Mombies are turning to food to get them through exhaustion.
Mombies are turning to food to get them through exhaustion.  Photo: Getty

Here's some bad news for us Mombies (mums who stay up late even though they're exhausted, because it's kid-free time): being tired could make you eat more the following day.

An analysis of 11 previous studies, consisting of a total of 172 participants, found that after a night of limited sleep (around four hours) on average, people ate 358 more calories than those who slept for 7 – 12 hours. This, the researchers note, is the equivalent of about four and a half slices of bread.

And they weren't chowing down on fruit – sleep deprived participants consumed more fat and less protein. There was no impact, however, on carbohydrate consumption.

The authors of the paper, published last week in European Journal of Clinical Nutrition, conclude: "In the long term, this may implicate weight gain."

Senior author, Dr Gerda Pot, from the Diabetes & Nutritional Sciences Division at King's College London said in a statement: "The main cause of obesity is an imbalance between calorie intake and expenditure and this study adds to accumulating evidence that sleep deprivation could contribute to this imbalance. So there may be some truth in the saying 'early to bed, early to rise, makes a man healthy and wise'."

So why do we reach for the chocolate after a night spent scrolling Facebook or binge-watching Stranger Things? The authors cite a small study of 26 adults, which found that a night of limited sleep resulted in increased activation in areas of the brain linked to reward. As such, the researchers suggest that sleep deprivation may heighten the desire to seek food as a reward. 

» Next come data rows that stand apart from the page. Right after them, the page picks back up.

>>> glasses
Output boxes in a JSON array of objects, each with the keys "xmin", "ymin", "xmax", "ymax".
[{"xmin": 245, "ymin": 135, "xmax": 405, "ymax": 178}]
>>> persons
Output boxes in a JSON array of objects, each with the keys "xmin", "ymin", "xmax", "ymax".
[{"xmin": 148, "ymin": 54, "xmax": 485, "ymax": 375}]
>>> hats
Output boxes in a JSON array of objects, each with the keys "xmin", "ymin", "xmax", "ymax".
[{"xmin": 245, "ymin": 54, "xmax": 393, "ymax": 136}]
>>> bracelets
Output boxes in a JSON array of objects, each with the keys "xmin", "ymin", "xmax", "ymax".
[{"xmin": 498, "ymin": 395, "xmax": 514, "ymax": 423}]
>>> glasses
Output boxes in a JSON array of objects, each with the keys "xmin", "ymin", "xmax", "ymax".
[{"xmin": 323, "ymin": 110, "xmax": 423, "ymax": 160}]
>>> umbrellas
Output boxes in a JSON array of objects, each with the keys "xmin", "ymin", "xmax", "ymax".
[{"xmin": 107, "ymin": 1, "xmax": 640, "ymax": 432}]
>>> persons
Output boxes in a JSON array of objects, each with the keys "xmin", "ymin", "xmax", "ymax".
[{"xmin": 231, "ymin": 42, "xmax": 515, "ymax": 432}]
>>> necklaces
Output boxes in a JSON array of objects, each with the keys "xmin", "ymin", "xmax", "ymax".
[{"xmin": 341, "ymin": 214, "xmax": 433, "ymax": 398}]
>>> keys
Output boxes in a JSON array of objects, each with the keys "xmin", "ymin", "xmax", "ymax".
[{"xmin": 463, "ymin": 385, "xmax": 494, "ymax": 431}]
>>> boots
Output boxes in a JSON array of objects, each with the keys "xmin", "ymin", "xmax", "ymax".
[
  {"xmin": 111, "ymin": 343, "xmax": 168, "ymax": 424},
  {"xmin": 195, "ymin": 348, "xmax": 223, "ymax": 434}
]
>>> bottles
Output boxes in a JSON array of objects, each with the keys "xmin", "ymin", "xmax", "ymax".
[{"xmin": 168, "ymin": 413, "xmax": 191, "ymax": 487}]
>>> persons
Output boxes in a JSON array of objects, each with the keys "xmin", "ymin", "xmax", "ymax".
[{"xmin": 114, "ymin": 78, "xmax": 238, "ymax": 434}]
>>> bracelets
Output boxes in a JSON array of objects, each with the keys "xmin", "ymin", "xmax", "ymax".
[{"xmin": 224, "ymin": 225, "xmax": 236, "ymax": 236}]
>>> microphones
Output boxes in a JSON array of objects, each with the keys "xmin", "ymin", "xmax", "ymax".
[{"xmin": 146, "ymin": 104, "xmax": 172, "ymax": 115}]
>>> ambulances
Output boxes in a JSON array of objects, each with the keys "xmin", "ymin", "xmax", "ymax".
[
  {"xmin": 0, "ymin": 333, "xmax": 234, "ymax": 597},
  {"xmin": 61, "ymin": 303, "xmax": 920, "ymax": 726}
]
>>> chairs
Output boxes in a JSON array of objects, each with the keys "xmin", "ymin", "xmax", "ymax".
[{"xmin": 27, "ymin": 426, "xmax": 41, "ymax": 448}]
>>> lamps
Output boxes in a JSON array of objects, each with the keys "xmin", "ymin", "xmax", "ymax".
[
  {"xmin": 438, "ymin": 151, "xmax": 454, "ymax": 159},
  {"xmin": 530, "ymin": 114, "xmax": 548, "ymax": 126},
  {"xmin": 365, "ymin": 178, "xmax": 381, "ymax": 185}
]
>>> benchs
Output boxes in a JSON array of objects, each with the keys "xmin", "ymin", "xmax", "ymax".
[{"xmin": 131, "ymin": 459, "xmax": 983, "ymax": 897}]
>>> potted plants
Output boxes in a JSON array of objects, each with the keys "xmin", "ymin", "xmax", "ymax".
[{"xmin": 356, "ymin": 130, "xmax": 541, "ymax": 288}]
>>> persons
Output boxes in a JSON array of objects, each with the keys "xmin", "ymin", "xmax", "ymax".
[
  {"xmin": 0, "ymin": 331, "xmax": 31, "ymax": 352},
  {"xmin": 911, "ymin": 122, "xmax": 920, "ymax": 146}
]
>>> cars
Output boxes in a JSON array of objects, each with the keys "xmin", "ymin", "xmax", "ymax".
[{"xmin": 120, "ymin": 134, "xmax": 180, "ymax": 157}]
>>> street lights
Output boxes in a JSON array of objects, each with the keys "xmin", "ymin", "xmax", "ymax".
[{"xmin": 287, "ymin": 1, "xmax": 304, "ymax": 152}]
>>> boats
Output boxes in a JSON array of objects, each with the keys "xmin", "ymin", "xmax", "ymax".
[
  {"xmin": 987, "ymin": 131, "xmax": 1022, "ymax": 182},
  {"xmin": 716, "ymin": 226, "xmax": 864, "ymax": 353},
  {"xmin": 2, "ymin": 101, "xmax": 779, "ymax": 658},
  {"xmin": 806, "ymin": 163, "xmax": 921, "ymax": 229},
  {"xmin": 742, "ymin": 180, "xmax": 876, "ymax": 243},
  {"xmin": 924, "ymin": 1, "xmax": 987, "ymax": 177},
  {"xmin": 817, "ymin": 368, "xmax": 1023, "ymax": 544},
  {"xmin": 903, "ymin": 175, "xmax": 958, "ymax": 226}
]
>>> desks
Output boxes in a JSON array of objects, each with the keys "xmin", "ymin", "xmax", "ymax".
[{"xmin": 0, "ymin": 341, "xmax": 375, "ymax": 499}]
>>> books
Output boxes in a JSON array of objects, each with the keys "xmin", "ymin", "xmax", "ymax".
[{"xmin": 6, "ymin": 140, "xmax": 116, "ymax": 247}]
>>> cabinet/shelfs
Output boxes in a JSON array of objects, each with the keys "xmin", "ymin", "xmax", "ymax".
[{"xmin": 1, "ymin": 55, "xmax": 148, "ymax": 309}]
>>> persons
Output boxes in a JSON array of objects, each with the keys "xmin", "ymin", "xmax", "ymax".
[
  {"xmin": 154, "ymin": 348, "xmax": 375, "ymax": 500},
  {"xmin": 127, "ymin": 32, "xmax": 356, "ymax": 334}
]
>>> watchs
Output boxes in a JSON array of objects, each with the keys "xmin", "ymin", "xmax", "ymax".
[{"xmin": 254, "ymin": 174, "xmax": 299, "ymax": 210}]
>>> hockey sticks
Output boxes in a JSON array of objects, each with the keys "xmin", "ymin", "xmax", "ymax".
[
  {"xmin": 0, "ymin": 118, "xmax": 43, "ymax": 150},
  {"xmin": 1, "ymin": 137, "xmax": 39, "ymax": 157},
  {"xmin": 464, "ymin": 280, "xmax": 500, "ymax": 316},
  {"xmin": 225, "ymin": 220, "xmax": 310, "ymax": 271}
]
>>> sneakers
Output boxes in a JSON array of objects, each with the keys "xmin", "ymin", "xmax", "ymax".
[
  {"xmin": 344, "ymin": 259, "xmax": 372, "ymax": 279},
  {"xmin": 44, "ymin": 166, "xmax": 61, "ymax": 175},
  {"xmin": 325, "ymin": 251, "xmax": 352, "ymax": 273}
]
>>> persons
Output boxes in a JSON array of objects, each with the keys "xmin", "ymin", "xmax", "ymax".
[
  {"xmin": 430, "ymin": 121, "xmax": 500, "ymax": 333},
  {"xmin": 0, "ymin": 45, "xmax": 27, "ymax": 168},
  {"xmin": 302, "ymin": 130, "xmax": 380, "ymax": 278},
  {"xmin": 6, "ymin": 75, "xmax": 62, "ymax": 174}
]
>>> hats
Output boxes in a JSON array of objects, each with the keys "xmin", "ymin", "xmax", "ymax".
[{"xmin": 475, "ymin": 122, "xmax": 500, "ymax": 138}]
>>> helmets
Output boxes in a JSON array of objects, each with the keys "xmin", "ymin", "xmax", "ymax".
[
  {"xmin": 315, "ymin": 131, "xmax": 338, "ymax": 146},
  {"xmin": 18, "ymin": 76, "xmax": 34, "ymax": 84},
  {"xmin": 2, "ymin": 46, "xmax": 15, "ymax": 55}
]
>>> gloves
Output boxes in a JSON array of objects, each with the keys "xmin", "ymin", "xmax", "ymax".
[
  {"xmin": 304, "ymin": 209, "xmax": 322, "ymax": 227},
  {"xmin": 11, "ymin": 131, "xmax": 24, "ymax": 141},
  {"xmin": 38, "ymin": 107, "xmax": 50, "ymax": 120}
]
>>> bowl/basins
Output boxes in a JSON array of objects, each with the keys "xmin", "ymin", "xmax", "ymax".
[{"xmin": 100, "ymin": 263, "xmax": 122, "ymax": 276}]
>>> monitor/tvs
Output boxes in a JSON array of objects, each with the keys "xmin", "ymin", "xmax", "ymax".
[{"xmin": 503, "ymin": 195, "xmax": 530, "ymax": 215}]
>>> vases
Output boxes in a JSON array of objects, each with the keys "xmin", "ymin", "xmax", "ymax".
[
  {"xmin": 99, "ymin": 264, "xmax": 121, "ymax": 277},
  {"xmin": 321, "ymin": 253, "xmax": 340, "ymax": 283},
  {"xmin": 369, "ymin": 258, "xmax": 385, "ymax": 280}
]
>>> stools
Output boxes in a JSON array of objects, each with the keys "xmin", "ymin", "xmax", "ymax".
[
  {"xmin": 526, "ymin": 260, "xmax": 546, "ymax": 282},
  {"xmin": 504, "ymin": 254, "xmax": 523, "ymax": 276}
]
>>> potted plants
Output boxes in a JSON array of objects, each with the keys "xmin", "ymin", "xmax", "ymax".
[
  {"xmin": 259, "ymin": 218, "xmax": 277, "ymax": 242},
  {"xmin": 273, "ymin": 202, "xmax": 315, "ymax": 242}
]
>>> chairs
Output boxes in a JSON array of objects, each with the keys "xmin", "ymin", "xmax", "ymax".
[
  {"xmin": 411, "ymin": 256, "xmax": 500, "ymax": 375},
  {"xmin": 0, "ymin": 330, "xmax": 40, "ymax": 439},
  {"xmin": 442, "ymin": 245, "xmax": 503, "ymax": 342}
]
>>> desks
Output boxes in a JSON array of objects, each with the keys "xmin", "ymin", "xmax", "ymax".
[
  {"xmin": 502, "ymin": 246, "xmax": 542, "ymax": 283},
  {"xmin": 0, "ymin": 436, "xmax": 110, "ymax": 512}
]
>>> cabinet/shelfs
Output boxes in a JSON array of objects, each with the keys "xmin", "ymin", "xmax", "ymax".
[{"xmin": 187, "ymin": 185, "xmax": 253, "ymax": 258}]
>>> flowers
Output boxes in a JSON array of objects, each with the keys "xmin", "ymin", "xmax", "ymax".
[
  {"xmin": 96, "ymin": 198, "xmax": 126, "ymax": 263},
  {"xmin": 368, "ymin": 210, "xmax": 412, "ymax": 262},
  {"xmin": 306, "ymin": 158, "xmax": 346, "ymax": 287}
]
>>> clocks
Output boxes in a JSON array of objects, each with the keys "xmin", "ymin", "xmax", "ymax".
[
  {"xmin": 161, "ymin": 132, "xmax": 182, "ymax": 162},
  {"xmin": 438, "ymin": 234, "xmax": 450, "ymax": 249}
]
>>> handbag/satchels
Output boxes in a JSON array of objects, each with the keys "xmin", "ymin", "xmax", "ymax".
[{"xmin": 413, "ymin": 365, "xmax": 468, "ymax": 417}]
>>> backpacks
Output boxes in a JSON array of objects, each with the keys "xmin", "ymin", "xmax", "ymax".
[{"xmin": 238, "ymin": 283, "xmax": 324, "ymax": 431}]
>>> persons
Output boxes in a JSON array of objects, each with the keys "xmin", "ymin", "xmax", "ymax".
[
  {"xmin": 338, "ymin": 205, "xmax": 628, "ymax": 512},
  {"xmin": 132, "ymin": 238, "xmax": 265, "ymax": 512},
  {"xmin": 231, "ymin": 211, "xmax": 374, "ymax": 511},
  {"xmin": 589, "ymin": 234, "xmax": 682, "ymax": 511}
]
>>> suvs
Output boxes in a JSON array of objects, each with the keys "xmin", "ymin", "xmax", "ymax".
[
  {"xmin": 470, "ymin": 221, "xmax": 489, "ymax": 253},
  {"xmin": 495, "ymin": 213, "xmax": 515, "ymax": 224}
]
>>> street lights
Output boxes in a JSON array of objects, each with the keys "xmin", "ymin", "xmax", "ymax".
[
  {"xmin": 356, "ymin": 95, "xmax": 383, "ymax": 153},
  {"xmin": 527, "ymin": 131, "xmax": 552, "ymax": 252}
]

3pm trip to the vending machine, anyone?

In addition, clocking fewer hours of sleep, the authors explain, may also disrupt the internal body clock affecting the body's regulation of the hormones that control appetite. 

While acknowledging the short-term and lab-based nature of the studies and the need for more research, study co-author Haya Al Khatib noted: "Our results highlight sleep as a potential third factor, in addition to diet and exercise, to target weight gain more effectively."